*Отрывок для чтения*:
По утверждению русских мыслителей XIX века, свобода не составляет какого-нибудь частного вида человеческих благ, а служит одним из необходимых элементов, входящих в состав каждого блага. Но насколько способна Россия к усвоению свободы? «Ответить на вопрос о судьбе свободы в России почти то же, что решить, принадлежит ли Россия к кругу народов западной культуры; до такой степени понятие этой культуры и свободы совпадают в своем объеме»[5], – написал уже в 1945 г. Георгий Федотов. Но именно через западноевропейскую книгу, к которой после Петра относились с почтением как к носительнице высшей истины, в Россию, в русскую культуру входила и утверждалась там идея свободы личности. Утверждалась еще и потому, что идея свободы сопровождалась огромным количеством понятий и представлений о формах цивилизованного общежития, не говоря уж о научных и философских объяснениях мироздания и человека. Напомню Пушкина:
Сокровищем родного слова
(Заметят важные умы)

*Раздел данных*:
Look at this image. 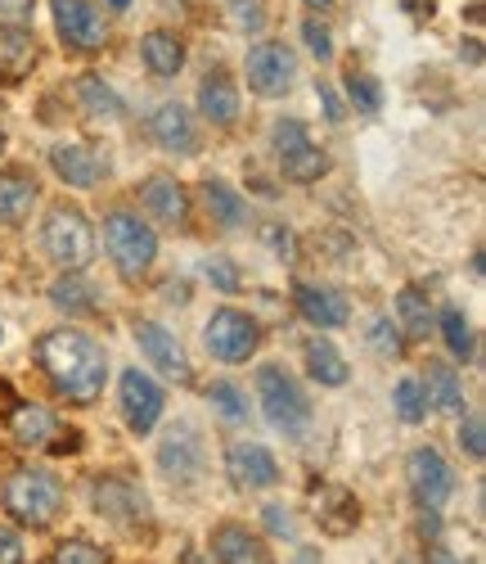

*Суть задания*:
Через что, согласно отрывку о свободе в России, идея свободы личности входила в русскую культуру?

*Ответ*:
Через западноевропейскую книгу.